The 25-year-old law student was on break between her summer internship at the Brooklyn District Attorney’s Office and returning to University of Missouri Law School for the fall. She had planned on visiting Nairobi, Kenya, to see her father, mother and brother, but her father, the consul general at the U.S. Embassy there, said he’d be traveling to the U.S. in a couple weeks and would see her then.

“It probably saved my life,” Bartley told ABC News this week.

Her father, Julian Bartley, and brother, Julian Bartley Jr., who was interning at the embassy, were killed in the bombing — two of 12 Americans among the dead in twin attacks on the U.S. missions in Nairobi and Dar es Salaam, Tanzania.

The blasts by al-Qaida operatives killed 224 in total and wounded more than 4,500 — among the deadliest terror attacks to target Americans before the Sept. 11 attacks.

But for Bartley, losing her dad and brother also launched a lifelong mission — lobbying for protection and support for American diplomats and their families and pursuing justice for the killing of half her family.

For some of the victims of the 1998 embassy bombings, a sense of justice appears as close now as it ever could be.

Under an agreement signed with the U.S. one month ago, Sudan’s government has agreed to pay $335 million to the victims and families for its role harboring the al-Qaida operatives that masterminded the attack. Abu Muhammad al Masri, al-Qaida’s No. 2, who was indicted for helping plan the attacks, was also reportedly assassinated by Israeli operatives at U.S. request in Iran this past August — 22 years to the day after the attacks — The New York Times reported this month.

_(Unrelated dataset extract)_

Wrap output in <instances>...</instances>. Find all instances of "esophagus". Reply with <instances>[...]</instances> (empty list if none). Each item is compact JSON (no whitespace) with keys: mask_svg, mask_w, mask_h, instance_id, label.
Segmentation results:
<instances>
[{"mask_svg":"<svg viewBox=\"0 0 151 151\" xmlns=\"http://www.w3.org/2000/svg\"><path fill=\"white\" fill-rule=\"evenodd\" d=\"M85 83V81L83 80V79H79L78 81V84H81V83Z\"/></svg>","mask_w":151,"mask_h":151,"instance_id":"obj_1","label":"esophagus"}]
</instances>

ABC News has not confirmed al Masri’s killing. The Iranian government denied the report, while al-Qaida has remained quiet.

But his reported death and the deal for compensation are a sign that the victims of the embassy attacks haven’t been forgotten, according to Riz Khaliq.

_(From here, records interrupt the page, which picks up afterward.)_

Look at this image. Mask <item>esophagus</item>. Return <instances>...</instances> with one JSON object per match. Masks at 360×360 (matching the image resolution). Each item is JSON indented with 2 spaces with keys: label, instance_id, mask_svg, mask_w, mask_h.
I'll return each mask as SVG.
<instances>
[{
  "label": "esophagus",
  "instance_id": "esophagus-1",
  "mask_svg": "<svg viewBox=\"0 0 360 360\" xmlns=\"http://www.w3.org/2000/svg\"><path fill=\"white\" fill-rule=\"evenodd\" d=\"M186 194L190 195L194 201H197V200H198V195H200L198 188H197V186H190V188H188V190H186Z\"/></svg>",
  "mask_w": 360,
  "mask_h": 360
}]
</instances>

“I am happy that our government didn’t give up on trying to hold people accountable for what they perpetrated against us. I’m grateful for that,” said Khaliq, who was a 27-year-old economics officer at the time of the bombing.

On a brief assignment in Nairobi before his posting in South Africa, Khaliq was across the street from the embassy at a meeting with U.S. Ambassador Prudence Bushnell and Kenya’s trade minister when the blast ripped through the buildings. Khaliq carried Bushnell to safety, his own face bloodied and dirtied by debris.

Twenty-two years later, his heart still races as he tells the story. Like his unease with loud noises, it’s a physical manifestation of the horrors of that day, a reminder as real as the shards of glass he still occasionally finds in his skin.

The compensation deal in particular “acknowledges the suffering and the pain that we have been victim to, the 20-plus years that we have been living with and our families have been living with and dealing with,” he told ABC News. “Absolutely it would help. But it doesn’t mean that it erases that pain or suffering.”

That suffering is every day for Ellen Richards, who was also on a temporary assignment in Nairobi when the blasts blinded her — although she has found one benefit of blindness. “I don’t eat as much,” she said laughing. “I can’t see the food on the plate, so I don’t eat it — and it’s so wonderful.”

Like Bartley and Khaliq, Richards has found deep meaning in the attacks. But she said she never searched for justice.

“I don’t worry about that. I didn’t worry about that. I always figured that God will take care of them. They will get the justice they deserve because they took everyday people who went to work for their government … and [they] stopped us from breathing,” she said.

Richards, who got married two years ago at 72 years old, added, “Life is good. You just can’t demand things. God loves each of us, and he knows us each by name, and because he loves us, he’ll give us what we need.”

Still, robbed of years of work because of her blindness, Richards said money from the settlement deal would help. But while Sudan has transferred the funds to a third-party bank, the money will be held in escrow until the U.S. Congress passes necessary legislation.

The deal stipulates that the victims won’t receive any compensation until Congress restores Sudan’s “sovereign immunity,” a legal term that means it can’t be sued as a sovereign state. Sudan lost its immunity when it was designated as a state sponsor of terrorism in 1993. But President Donald Trump lifted the designation last month as part of a historic deal where Sudan and Israel agreed to move toward diplomatic ties.

But the legislation is being held up by two Democrat senators who say it threatens Sept. 11 victims’ right to sue Sudan. While the government has never been found responsible for those attacks, restoring Sudan’s sovereign immunity would limit 9/11 victims’ ability to sue for any alleged role.

Advocates are now racing against the clock to end their opposition. If the money isn’t paid out in months, it will return to Sudan — and Bartley, Khaliq, Richards and others won’t get a penny, but a strong sense of betrayal.

“It makes me really upset and puts a bitter taste in my mouth because it’s our own government that’s frankly holding this up,” said Khaliq. “It’s nobody else but our own elected officials who are supposed to look out for us as citizens, but instead they’re playing politics.”

Even if the deal is approved in this lame-duck session, he and Bartley agreed there’s no coming “closure.” For Bartley, that’s in part because her important work will continue beyond the Nairobi embassy community whose lives were transformed that day.

“In no way will my work as an advocate be complete or over because the very nature of the work that diplomats do and who they are is not very well known to the average American,” let alone members of Congress, Bartley said.

“There will be plenty of work to do … to raise the visibility, the value and the importance of our diplomatic corps and others who serve at our U.S. embassies,” she said, like her family did in Colombia, Spain, Israel, South Korea and Kenya.